A stage can be named using any acceptable YAML key. There are two reserved stage
names, however: errors
& stats
. See "Error Handling" & "Performance
Monitoring" below for more details.
There is support for custom plugins. Simply give it a name and a path to the
javascript file - relative paths will be resolved relative to the config file's
directory. Refer to ./lib/plugins/pass.js as a skeleton for creating plugins.
Custom plugins need to manage their own dependencies (eg npm install ...
).
Definitions for commonly used stages (eg read journald, log errors) can be factored out into templates and then included in a pipeline's stage, adding & overriding fields as needed.
errors
is one of two inherent channels that events will be emitted to.
Anything reported via logbus.error(err)
will be emitted to the errors
channel where they can be handled just like any other event (eg filtered, logged
to console, written to a file).
stats
is one of two inherent channels that performance metrics will be emitted
to. Any supported fields reported via logbus.stats({...})
will be accumulated
then emitted to the stats
channel where they can be handled just like any
other event. Supported metrics that a plugin may report:
errors
events_in
&events_out
bytes_in
&bytes_out
lines_in
&lines_out
Assume a pipeline stage will mutate given events. Up to the pipeline to copy as needed since: a) more performant and b) rare to have pipelines with multiple stages reading from the same upstream stage.

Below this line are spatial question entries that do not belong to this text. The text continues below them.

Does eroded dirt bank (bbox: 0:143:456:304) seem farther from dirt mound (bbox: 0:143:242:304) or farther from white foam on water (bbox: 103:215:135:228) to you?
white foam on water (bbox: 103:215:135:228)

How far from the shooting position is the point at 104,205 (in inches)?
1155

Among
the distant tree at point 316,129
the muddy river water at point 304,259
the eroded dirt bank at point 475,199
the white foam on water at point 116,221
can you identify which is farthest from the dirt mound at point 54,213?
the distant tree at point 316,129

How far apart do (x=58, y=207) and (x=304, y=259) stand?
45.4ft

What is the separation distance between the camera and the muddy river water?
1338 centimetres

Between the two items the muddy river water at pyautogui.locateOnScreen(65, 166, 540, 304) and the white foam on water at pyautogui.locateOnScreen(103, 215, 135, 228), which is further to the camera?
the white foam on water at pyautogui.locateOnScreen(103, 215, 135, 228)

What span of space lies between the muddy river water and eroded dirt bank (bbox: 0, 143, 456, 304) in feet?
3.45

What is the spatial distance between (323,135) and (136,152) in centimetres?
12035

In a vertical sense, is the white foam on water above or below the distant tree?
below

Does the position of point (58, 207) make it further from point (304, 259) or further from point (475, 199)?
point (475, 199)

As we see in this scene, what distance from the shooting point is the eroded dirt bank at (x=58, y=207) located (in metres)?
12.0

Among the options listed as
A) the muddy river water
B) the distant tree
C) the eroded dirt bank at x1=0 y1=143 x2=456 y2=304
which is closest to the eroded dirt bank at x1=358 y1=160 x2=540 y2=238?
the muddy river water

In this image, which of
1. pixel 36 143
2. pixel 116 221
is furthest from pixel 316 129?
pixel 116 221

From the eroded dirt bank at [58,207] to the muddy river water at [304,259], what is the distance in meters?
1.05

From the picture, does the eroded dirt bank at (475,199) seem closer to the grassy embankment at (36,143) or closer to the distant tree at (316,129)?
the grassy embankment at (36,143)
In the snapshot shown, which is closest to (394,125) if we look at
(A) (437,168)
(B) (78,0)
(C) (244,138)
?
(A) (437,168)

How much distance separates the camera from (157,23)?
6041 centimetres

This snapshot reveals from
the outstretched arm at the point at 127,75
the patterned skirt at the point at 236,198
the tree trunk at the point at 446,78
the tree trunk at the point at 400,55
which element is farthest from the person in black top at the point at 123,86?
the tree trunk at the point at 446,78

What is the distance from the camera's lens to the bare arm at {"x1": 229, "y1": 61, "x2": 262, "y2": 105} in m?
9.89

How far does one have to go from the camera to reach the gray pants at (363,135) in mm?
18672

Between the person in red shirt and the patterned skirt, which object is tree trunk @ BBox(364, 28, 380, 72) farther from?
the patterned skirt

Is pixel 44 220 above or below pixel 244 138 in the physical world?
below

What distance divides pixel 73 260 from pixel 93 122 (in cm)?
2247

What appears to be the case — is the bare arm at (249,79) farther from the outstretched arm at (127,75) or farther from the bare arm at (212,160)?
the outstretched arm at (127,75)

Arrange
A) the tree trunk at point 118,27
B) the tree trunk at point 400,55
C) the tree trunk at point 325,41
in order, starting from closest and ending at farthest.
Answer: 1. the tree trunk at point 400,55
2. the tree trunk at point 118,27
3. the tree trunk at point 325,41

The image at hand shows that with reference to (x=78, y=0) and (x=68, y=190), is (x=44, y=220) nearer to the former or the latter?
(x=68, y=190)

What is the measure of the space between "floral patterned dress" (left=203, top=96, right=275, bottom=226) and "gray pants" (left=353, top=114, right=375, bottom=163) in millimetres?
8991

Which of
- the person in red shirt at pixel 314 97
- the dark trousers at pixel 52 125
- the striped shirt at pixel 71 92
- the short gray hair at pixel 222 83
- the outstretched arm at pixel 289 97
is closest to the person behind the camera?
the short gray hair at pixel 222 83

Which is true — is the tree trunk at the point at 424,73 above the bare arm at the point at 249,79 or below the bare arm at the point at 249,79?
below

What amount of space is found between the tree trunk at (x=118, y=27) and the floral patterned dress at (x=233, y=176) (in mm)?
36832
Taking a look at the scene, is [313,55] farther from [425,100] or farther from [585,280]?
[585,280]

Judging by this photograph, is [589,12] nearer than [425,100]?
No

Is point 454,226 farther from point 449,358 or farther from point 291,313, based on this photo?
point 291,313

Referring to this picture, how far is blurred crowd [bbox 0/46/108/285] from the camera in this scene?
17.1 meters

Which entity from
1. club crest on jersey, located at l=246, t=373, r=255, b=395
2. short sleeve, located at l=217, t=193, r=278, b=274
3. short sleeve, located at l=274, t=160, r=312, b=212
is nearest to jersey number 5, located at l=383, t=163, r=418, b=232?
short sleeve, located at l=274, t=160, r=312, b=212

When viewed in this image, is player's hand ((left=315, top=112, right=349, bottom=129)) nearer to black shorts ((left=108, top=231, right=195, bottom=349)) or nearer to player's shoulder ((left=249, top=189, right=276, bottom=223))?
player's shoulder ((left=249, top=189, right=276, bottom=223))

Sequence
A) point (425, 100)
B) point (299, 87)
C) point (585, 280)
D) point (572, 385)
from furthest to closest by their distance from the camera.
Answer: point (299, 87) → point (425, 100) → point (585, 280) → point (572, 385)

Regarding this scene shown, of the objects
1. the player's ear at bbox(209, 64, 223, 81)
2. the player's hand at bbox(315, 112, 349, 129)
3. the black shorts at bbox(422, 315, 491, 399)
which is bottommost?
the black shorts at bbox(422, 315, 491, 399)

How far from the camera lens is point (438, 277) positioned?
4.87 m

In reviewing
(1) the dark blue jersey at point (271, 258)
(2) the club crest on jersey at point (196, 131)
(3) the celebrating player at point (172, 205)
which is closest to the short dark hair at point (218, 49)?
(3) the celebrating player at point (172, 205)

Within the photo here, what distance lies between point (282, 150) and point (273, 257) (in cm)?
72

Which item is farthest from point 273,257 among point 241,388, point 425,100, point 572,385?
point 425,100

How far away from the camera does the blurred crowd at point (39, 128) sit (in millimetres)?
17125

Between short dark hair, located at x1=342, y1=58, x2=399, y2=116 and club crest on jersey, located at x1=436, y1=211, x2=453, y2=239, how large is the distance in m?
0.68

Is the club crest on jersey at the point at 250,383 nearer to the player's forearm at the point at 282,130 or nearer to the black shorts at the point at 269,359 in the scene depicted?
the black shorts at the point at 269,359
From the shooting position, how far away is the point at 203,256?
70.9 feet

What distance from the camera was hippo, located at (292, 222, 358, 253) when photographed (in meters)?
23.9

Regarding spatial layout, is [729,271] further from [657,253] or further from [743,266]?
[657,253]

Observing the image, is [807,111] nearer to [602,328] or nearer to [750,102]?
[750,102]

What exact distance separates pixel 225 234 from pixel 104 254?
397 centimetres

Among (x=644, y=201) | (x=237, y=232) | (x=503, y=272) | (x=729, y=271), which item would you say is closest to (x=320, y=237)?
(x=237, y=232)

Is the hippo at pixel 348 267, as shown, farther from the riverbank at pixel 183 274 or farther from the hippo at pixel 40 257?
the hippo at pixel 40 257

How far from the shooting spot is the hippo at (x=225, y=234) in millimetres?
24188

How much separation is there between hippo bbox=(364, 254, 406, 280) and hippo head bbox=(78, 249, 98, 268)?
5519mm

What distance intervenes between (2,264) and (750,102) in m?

Memory usage depends primarily on the pipeline definition. One data point as of mid 2020: processing the journal of a host machine emitting 100 events per second resulted in heaps under 50MB and resident memory under 100MB - pipeline made heavy use of aggregations. Can override the nodejs default via environment variable like so:
NODE_OPTIONS='--max_old_space_size=4096'
See make help
for list of helpful targets.
-
onInput(event)
: the "main" hook for a plugin.event
is the object emitted by the subscribed stages. It is up to the user (the one configuring the pipeline) to wire them up correctly. All plugins except for input plugins should define this. -
async start()
: a hook for any prep work before event processing should begin. Typically needed for input plugins. If plugin needs to set up any timers, this is the place. -
async stop()
: a hook for any cleanup work before processing stops. Examples when this might be needed: flush any buffered state, close connections or files.
make unit-test
will test plugins. Plugins should have their spec files
colocated beside them. Plugins should strive to be simple functions, but here
are some ways they are not:
-
If a plugin needs to manage state, then that can persist in its closure and managed however the plugin sees fit. For example, the elasticsearch output plugin batches events into an array until it is ready to perform a bulk insert.
-
The return value of
onInput()
is only used by the unit-testing helper so that the spec can inspect the results. -
Some plugins may require special start & stop handling.
make e2e-files
will test more real-world like scenarios and exercise the main
engine bits, but limited to simpler inputs & outputs (files) - see
./test/pipeline for examples.
There is no decent automated testing of pipelines against more interesting
inputs & outputs - see make e2e-kafka
& make e2e-elasticsearch
for ideas.
-
Would be nice to have a mechanism to communicate back pressure so that inputs can back off accordingly.
-
There should be an example demonstrating how to "commit" events. For example, when consuming from a kafka topic, should only commit offsets once the final pipeline stage has confirmed that the event was received successfully.
-
The clunky use of callbacks in the "wait for stages to shutdown" should be replaced with async/await and/or Promises.
-
There is some clunky use of javascript prototypes ("classes") where closures are preferred for handling state (see plugin implementations for example).
-
Would be nice if plugins could communicate the type (and maybe shape as well) of the events they process. Then, a user could be warned if a pipeline configuration contains stages wired up errornesouly.